*Provided data*
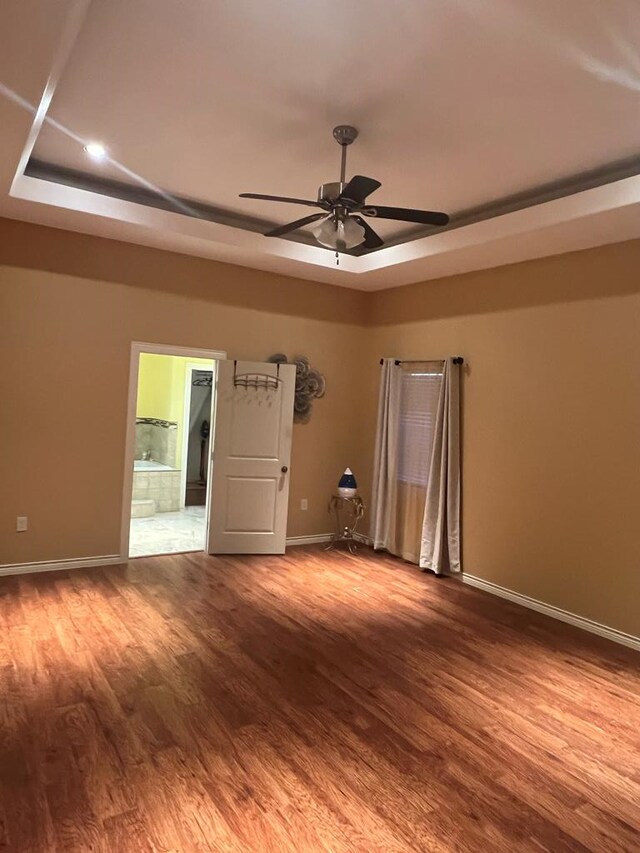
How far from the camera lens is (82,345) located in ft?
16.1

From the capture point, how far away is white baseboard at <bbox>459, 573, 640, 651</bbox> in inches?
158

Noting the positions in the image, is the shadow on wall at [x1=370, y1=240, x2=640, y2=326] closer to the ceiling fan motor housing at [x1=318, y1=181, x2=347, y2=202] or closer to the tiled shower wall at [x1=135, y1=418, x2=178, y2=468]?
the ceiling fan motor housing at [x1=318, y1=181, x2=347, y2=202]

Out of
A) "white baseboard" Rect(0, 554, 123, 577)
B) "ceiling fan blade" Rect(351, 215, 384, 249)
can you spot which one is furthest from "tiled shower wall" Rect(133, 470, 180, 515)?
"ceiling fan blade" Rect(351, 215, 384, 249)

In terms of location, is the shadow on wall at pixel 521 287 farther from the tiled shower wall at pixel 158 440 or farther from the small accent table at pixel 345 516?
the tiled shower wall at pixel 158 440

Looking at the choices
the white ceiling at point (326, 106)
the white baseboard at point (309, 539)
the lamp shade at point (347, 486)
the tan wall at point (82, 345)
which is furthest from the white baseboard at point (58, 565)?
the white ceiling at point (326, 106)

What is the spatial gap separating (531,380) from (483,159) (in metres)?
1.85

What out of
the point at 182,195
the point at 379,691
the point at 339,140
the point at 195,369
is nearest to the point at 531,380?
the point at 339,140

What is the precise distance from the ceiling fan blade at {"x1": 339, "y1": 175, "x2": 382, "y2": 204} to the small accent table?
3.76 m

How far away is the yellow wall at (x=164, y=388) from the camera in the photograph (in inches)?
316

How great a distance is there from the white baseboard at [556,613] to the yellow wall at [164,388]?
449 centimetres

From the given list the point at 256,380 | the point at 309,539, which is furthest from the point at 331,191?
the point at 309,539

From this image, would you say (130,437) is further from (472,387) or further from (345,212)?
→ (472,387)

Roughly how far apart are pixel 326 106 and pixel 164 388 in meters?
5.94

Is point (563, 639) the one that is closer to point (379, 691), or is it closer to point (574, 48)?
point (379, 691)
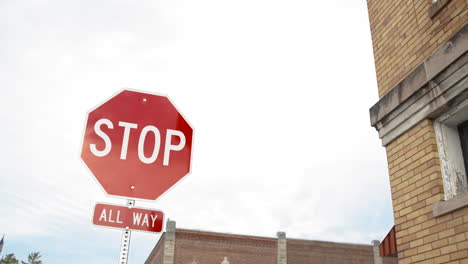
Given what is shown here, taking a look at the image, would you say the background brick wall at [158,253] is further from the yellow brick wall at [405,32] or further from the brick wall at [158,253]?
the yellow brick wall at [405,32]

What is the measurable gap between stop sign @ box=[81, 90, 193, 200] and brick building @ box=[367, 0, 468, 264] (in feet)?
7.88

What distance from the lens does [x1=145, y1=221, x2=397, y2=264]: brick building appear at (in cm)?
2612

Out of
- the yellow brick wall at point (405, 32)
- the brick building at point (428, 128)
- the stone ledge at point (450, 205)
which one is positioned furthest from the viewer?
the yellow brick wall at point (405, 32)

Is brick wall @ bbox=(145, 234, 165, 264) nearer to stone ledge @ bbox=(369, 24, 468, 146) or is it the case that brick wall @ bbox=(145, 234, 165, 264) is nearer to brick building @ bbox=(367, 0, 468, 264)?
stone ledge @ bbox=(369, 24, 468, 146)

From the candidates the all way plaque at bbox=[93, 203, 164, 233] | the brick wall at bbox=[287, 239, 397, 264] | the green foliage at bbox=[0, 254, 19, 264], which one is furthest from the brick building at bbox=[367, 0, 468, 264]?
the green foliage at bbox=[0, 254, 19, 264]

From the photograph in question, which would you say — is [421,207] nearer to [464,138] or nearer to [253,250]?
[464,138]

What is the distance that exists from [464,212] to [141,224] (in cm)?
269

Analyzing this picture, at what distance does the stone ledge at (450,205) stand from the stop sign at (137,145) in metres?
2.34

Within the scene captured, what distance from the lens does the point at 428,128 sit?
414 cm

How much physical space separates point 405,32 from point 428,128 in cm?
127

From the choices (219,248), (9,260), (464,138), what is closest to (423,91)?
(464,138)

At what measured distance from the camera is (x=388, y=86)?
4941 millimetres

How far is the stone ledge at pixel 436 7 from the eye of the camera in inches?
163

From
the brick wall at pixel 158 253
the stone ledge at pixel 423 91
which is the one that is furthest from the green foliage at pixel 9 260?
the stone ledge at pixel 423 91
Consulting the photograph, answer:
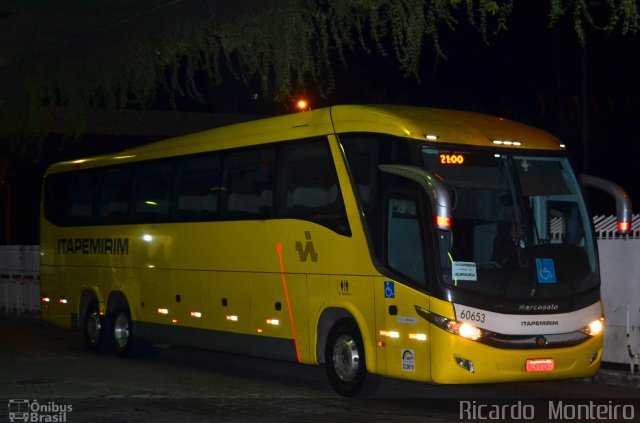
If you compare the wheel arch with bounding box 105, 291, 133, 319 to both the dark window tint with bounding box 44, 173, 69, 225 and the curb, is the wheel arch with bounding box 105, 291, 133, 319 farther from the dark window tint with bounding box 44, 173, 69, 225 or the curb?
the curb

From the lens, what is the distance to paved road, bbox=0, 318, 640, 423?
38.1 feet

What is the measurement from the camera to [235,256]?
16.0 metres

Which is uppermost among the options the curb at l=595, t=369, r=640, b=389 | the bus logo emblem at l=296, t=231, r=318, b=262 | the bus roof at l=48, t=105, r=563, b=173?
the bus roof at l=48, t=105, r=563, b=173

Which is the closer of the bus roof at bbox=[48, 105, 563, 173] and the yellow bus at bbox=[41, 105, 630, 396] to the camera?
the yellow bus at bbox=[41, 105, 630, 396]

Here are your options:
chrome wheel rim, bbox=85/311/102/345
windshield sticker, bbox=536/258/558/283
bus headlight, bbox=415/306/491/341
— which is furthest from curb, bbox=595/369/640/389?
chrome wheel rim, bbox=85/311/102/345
---
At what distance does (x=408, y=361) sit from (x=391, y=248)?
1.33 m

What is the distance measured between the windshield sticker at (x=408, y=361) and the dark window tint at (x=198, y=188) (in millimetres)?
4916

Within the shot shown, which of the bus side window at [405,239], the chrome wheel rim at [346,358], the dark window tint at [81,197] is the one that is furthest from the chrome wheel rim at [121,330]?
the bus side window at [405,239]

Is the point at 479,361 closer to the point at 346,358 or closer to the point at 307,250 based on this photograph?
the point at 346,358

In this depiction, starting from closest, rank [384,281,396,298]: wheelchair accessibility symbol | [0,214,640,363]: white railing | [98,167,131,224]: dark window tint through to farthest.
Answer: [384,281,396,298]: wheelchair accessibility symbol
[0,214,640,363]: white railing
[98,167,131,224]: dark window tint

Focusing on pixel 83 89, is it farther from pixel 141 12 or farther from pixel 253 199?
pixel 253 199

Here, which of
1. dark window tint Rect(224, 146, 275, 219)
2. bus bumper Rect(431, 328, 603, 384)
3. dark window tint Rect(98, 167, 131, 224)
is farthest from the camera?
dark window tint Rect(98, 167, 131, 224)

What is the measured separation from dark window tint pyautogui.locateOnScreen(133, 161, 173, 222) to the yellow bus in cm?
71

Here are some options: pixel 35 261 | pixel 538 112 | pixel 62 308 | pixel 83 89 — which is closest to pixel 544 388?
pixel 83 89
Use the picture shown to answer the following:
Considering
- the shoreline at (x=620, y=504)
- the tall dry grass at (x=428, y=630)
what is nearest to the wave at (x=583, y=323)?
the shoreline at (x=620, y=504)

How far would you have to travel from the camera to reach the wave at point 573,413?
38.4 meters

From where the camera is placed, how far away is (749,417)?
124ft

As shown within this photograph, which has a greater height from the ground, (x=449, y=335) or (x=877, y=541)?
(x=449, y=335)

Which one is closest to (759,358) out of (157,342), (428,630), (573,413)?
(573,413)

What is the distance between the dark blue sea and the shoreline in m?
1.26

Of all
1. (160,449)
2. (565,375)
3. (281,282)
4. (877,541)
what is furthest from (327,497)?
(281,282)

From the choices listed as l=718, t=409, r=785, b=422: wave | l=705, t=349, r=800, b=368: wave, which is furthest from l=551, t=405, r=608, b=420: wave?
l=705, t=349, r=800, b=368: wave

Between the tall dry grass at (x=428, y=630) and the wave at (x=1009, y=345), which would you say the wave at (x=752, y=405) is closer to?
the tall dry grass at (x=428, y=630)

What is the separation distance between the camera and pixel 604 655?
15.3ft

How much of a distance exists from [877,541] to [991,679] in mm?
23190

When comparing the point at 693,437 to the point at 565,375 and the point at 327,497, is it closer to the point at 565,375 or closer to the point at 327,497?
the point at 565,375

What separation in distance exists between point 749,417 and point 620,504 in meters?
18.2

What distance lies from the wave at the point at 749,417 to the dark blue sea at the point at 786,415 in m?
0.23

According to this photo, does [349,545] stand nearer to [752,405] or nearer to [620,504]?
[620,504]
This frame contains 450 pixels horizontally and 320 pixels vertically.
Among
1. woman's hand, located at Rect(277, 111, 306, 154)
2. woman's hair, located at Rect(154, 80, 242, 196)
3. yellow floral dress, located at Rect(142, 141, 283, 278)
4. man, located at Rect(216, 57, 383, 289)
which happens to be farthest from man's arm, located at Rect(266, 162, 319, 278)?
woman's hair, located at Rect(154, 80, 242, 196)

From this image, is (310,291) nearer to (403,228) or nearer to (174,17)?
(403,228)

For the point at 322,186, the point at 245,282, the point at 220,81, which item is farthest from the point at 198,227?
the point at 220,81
==
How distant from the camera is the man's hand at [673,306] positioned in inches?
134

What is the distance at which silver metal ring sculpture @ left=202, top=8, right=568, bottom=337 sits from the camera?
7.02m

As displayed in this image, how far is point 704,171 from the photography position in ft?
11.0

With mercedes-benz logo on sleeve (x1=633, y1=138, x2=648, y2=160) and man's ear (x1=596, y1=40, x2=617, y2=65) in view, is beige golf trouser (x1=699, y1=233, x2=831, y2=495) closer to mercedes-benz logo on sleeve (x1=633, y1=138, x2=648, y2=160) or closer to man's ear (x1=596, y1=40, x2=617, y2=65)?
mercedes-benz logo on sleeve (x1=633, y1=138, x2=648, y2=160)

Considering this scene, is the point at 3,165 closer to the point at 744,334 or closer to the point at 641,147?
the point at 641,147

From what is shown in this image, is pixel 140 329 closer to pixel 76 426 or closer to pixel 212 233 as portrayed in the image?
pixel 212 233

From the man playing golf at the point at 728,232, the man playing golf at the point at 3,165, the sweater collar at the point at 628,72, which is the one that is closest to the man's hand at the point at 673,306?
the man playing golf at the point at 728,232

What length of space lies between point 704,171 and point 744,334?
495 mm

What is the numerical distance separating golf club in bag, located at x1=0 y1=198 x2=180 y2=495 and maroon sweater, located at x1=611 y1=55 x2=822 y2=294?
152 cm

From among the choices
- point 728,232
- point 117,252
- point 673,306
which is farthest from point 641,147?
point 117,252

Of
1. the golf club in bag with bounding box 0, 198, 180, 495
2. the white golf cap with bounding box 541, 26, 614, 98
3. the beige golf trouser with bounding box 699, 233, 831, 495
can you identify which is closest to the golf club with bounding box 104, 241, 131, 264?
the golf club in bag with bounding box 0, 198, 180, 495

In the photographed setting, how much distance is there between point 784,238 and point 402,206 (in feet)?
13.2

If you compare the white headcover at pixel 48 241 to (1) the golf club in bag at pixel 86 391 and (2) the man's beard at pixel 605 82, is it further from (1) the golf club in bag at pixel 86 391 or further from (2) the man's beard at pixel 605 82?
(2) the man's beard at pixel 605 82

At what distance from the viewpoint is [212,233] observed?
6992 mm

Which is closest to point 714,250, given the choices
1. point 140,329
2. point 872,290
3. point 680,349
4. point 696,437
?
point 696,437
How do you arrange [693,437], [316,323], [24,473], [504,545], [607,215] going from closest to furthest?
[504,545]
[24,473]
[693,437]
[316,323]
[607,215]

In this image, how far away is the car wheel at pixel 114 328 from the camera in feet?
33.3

*Prompt*
From the records above, extract each line in which the word "small" appears.

*Response to this exercise*
In terms of location, is the shadow on wall at pixel 521 287 farther from the tiled shower wall at pixel 158 440 or farther from the small accent table at pixel 345 516?
What is the precise distance from the ceiling fan blade at {"x1": 339, "y1": 175, "x2": 382, "y2": 204} to the small accent table?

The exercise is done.